BRIEF
Pick out and copy every line in the records that contains the string "hole". Treat the match as case-sensitive.

* begin ENTRIES PROVIDED *

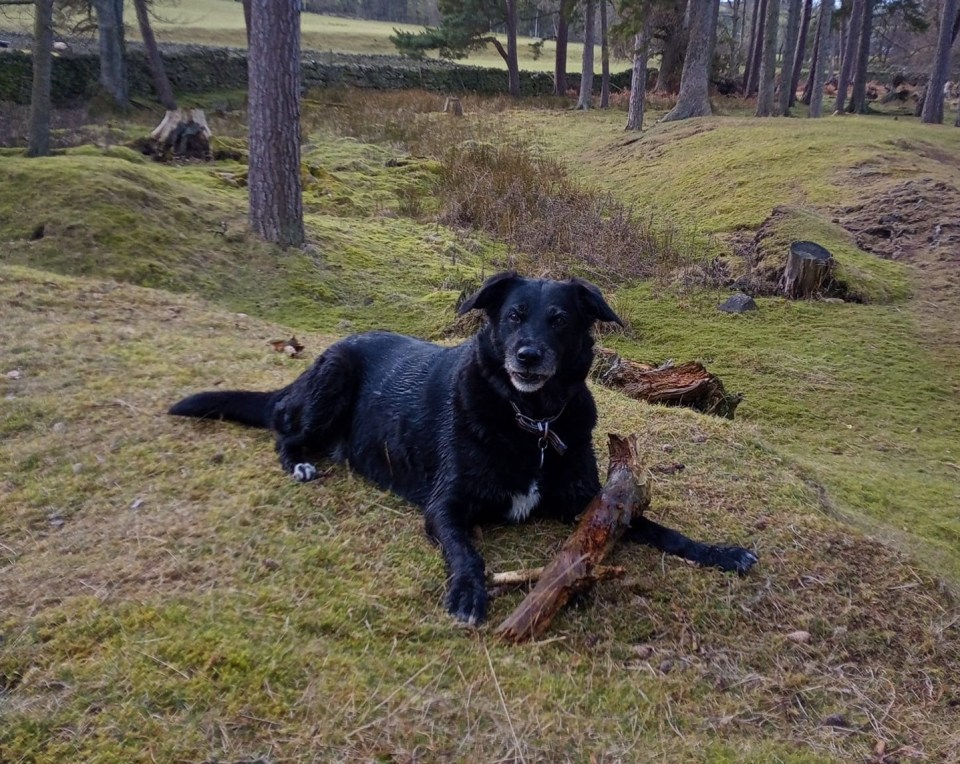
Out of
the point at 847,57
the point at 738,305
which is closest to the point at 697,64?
the point at 847,57

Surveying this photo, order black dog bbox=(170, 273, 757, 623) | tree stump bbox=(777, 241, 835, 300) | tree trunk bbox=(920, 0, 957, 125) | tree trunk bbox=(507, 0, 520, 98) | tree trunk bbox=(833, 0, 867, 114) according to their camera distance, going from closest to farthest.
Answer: black dog bbox=(170, 273, 757, 623) < tree stump bbox=(777, 241, 835, 300) < tree trunk bbox=(920, 0, 957, 125) < tree trunk bbox=(833, 0, 867, 114) < tree trunk bbox=(507, 0, 520, 98)

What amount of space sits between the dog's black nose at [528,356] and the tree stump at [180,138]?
12932mm

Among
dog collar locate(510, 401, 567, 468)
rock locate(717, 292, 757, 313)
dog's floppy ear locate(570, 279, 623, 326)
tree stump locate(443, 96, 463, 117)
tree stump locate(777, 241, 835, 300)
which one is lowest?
rock locate(717, 292, 757, 313)

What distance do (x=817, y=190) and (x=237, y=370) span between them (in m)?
11.5

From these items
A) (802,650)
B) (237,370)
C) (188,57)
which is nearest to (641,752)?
(802,650)

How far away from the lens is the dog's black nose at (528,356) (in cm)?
334

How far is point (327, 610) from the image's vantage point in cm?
302

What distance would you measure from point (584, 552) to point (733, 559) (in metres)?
0.83

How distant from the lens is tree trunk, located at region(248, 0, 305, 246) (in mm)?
8859

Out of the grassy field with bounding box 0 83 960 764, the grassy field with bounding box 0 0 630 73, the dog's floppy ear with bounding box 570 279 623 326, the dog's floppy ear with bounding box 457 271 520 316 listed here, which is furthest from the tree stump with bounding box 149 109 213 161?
the grassy field with bounding box 0 0 630 73

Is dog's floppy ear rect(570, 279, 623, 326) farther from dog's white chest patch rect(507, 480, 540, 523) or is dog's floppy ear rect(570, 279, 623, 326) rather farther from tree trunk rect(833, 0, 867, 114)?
tree trunk rect(833, 0, 867, 114)

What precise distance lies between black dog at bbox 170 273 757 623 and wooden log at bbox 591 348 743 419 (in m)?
2.87

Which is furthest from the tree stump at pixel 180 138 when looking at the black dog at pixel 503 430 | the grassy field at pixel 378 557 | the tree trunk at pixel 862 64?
the tree trunk at pixel 862 64

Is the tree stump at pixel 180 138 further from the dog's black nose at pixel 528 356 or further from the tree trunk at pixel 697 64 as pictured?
the tree trunk at pixel 697 64
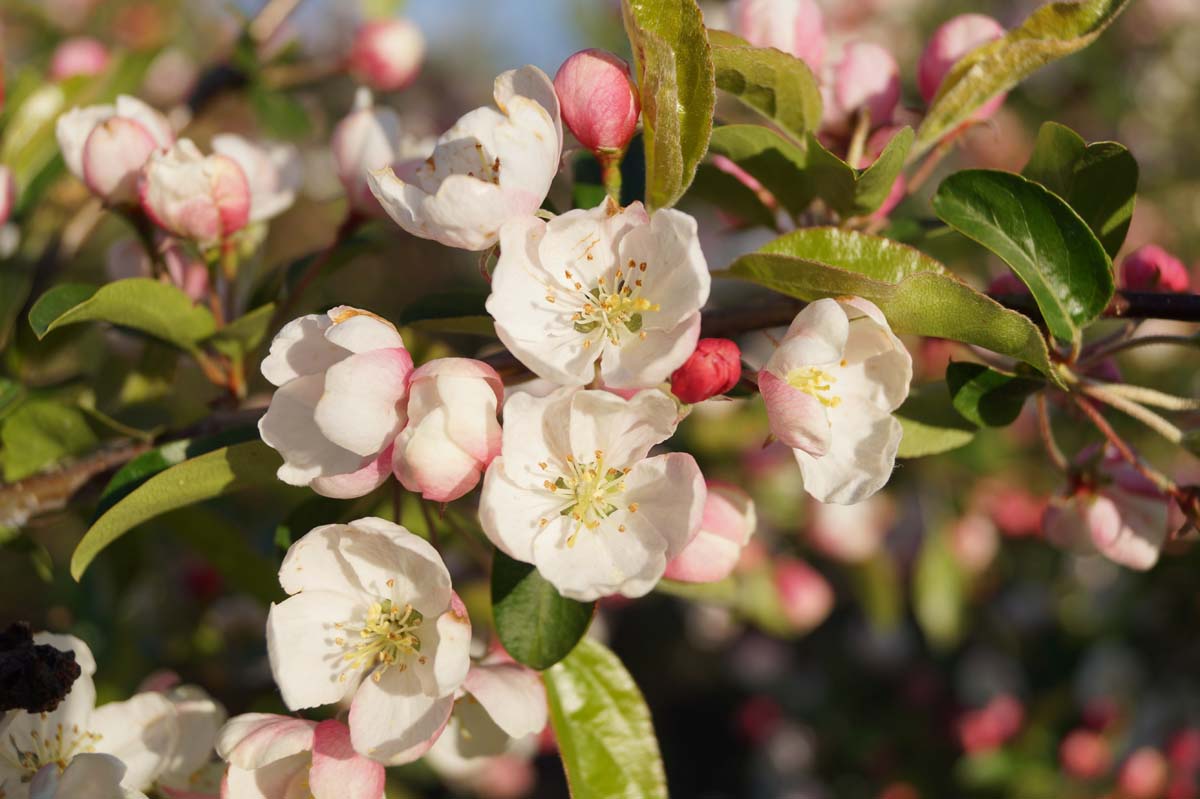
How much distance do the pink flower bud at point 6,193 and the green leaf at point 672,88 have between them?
99 cm

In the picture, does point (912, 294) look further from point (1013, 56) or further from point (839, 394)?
point (1013, 56)

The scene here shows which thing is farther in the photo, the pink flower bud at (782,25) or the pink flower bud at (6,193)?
the pink flower bud at (6,193)

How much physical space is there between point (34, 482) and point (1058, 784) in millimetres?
2134

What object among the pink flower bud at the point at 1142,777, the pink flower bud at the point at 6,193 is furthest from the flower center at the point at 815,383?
the pink flower bud at the point at 1142,777

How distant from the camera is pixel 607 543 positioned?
890 millimetres

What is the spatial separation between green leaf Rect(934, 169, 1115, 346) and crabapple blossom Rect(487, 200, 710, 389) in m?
0.29

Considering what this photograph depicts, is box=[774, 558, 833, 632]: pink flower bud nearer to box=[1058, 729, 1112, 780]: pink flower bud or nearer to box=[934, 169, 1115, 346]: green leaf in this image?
box=[1058, 729, 1112, 780]: pink flower bud

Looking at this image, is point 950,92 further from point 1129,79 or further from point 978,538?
point 1129,79

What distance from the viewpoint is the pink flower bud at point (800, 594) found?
2.28m

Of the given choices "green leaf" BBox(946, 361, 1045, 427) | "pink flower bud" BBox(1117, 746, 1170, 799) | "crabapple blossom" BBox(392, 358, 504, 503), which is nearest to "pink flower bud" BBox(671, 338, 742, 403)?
"crabapple blossom" BBox(392, 358, 504, 503)

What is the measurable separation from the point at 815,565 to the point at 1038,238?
1.95 m

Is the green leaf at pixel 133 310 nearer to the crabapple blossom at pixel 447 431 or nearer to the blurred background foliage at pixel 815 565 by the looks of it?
the blurred background foliage at pixel 815 565

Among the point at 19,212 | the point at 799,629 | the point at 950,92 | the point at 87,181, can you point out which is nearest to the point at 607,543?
the point at 950,92

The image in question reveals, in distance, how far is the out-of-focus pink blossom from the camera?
2289 millimetres
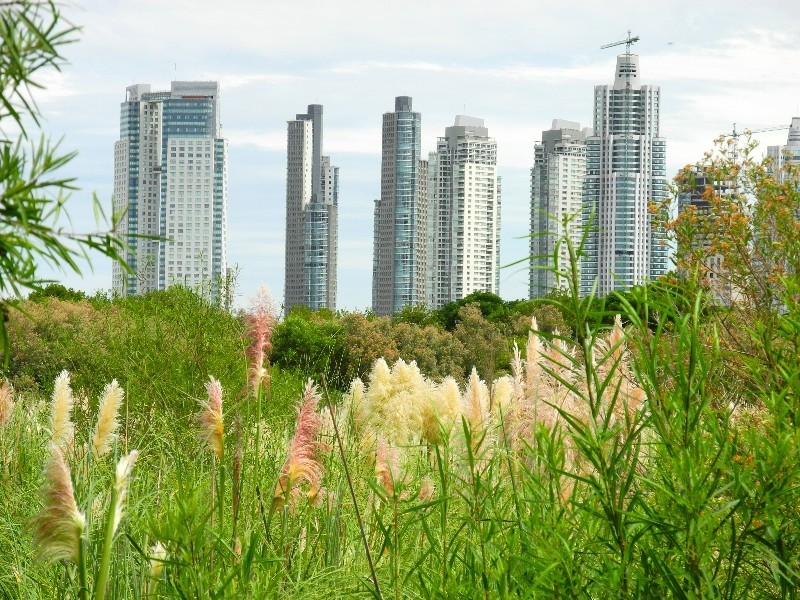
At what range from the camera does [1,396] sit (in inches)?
153

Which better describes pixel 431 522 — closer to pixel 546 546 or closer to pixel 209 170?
pixel 546 546

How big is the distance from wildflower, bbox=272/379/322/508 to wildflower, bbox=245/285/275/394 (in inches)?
17.3

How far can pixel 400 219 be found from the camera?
3829 inches

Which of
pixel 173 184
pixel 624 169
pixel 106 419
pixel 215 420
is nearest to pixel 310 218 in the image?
pixel 173 184

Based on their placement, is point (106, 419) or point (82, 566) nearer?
point (82, 566)

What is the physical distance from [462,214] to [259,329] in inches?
3720

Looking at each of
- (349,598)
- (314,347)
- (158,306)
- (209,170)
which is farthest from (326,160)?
(349,598)

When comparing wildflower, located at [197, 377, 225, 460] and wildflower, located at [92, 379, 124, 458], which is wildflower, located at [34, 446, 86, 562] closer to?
wildflower, located at [197, 377, 225, 460]

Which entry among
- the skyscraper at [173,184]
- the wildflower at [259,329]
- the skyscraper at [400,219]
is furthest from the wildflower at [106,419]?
the skyscraper at [173,184]

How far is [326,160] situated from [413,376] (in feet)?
365

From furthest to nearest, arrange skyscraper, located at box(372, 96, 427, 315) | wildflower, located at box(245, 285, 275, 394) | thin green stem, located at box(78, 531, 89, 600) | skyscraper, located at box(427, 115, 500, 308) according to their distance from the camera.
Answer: skyscraper, located at box(427, 115, 500, 308), skyscraper, located at box(372, 96, 427, 315), wildflower, located at box(245, 285, 275, 394), thin green stem, located at box(78, 531, 89, 600)

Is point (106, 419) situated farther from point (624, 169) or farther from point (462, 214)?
point (462, 214)

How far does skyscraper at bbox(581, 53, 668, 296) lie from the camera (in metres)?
91.0

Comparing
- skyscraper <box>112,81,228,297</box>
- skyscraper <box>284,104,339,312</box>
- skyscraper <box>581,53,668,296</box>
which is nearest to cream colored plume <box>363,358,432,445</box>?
skyscraper <box>581,53,668,296</box>
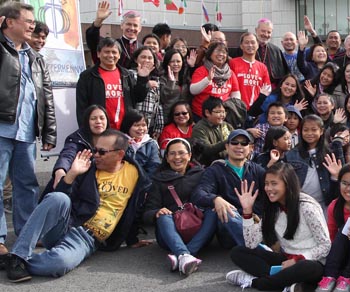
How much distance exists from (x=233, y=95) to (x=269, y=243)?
3.00m

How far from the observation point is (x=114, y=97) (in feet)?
20.2

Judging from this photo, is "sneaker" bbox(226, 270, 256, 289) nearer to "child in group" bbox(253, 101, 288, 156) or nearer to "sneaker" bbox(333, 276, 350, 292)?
"sneaker" bbox(333, 276, 350, 292)

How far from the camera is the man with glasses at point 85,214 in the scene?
4352 mm

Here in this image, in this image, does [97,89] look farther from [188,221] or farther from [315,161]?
[315,161]

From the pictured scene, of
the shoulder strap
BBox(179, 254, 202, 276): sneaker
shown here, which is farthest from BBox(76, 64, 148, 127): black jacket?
BBox(179, 254, 202, 276): sneaker

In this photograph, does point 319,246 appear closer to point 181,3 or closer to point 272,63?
point 272,63

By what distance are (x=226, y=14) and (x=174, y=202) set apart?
71.8 ft

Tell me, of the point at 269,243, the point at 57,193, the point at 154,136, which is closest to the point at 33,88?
the point at 57,193

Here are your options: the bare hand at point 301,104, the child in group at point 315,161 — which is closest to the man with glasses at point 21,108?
the child in group at point 315,161

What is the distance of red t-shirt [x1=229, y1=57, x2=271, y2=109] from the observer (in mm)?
7246

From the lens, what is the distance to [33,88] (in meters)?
5.14

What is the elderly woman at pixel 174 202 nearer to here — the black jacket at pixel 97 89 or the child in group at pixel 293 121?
the black jacket at pixel 97 89

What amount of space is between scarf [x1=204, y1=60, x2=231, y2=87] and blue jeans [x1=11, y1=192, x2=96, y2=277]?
295 cm

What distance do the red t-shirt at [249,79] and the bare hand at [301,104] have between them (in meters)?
0.66
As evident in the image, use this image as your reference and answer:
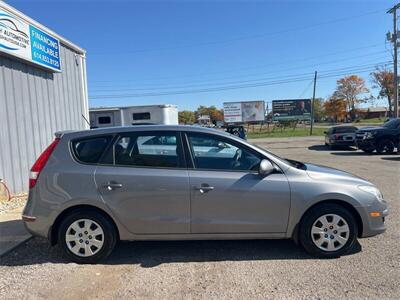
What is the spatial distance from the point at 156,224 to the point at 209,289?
1.05 metres

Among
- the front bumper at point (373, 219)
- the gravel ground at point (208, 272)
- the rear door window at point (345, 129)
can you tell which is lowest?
the gravel ground at point (208, 272)

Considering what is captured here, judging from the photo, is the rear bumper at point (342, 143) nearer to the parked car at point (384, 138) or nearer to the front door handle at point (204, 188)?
the parked car at point (384, 138)

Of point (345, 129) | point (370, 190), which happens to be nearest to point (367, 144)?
point (345, 129)

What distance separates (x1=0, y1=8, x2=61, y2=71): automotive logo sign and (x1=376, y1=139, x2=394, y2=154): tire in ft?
47.1

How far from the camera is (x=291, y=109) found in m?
48.5

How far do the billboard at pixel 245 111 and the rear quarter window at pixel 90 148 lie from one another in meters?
44.2

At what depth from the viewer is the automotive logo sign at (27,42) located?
7.45 m

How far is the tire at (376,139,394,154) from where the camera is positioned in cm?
1595

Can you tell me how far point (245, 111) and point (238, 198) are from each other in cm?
4484

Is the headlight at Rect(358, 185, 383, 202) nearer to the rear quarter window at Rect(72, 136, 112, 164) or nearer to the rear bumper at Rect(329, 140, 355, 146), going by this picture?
the rear quarter window at Rect(72, 136, 112, 164)

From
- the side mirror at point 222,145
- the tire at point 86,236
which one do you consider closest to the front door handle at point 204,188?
the side mirror at point 222,145

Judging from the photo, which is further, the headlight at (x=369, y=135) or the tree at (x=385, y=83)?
the tree at (x=385, y=83)

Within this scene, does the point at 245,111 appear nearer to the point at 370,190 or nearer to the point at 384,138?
the point at 384,138

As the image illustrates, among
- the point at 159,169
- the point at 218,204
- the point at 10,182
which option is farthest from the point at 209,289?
the point at 10,182
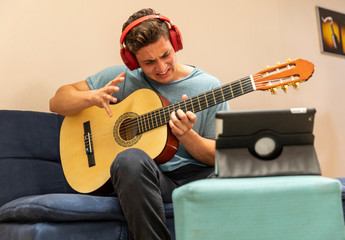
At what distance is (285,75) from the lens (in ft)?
4.40

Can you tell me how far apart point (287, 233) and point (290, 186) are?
0.31 feet

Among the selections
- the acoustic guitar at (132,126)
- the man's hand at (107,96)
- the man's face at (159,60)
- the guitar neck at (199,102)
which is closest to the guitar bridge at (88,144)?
the acoustic guitar at (132,126)

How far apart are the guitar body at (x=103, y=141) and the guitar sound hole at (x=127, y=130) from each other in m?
0.02

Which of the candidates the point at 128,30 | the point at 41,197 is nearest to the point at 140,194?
the point at 41,197

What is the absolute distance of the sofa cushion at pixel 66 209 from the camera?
125cm

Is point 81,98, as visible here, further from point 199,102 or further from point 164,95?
point 199,102

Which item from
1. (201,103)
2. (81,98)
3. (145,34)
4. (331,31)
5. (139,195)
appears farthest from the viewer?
(331,31)

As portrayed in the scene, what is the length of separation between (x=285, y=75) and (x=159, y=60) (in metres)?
0.52

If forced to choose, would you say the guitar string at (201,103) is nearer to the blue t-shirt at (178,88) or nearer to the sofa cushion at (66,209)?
the blue t-shirt at (178,88)

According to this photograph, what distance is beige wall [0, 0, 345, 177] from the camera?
79.9 inches

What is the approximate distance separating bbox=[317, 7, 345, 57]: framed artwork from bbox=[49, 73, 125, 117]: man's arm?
197 cm

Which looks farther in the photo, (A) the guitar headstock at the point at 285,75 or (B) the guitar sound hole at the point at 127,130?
(B) the guitar sound hole at the point at 127,130

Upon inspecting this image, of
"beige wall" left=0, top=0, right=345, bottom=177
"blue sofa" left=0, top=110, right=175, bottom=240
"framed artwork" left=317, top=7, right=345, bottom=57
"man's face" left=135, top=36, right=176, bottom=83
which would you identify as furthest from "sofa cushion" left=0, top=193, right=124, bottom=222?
"framed artwork" left=317, top=7, right=345, bottom=57

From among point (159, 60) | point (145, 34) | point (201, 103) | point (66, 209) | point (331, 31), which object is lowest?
point (66, 209)
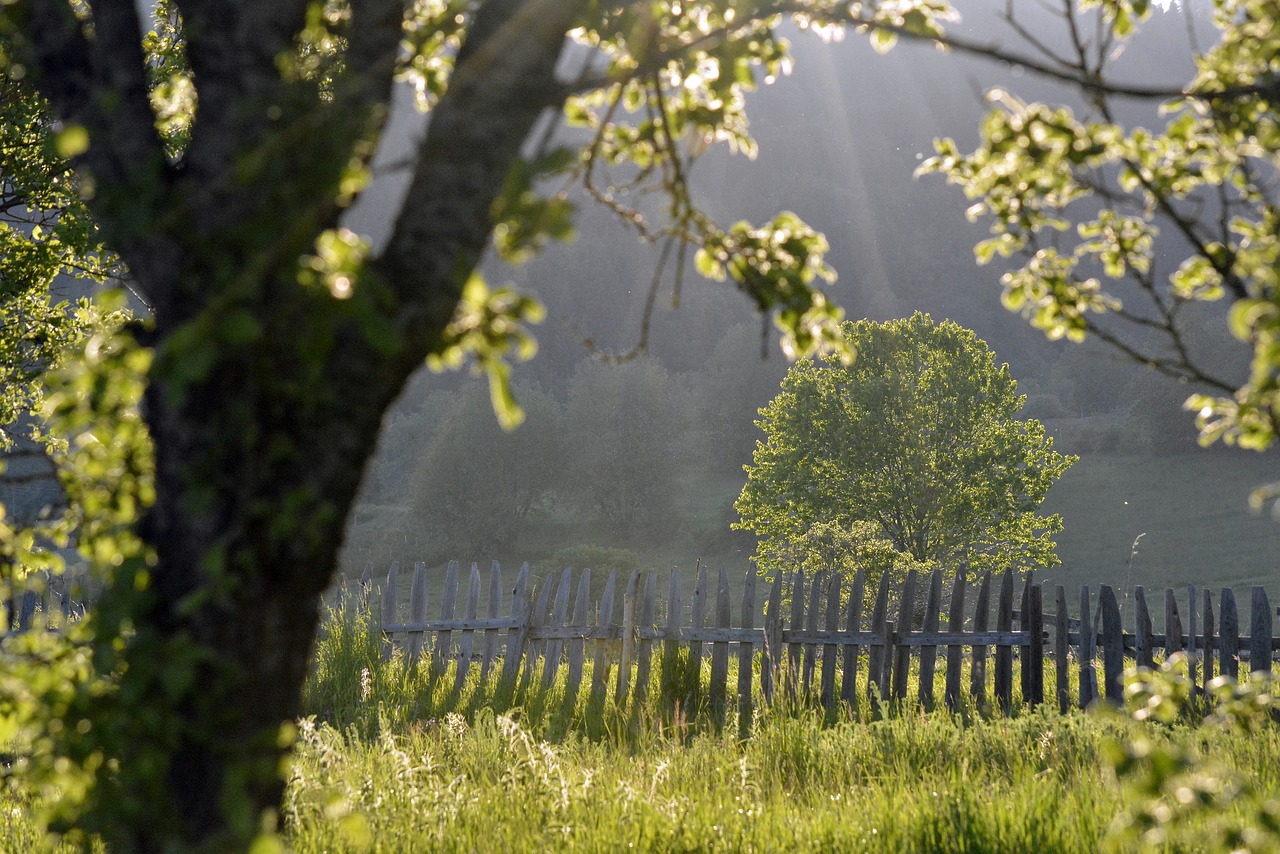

* end ENTRIES PROVIDED *

WRITTEN REPLY
How far apart are the guitar body at (x=103, y=141) and the guitar sound hole at (x=127, y=130) from each other in m?
Which looks farther in the photo, (A) the guitar headstock at the point at 285,75 or (B) the guitar sound hole at the point at 127,130?
(B) the guitar sound hole at the point at 127,130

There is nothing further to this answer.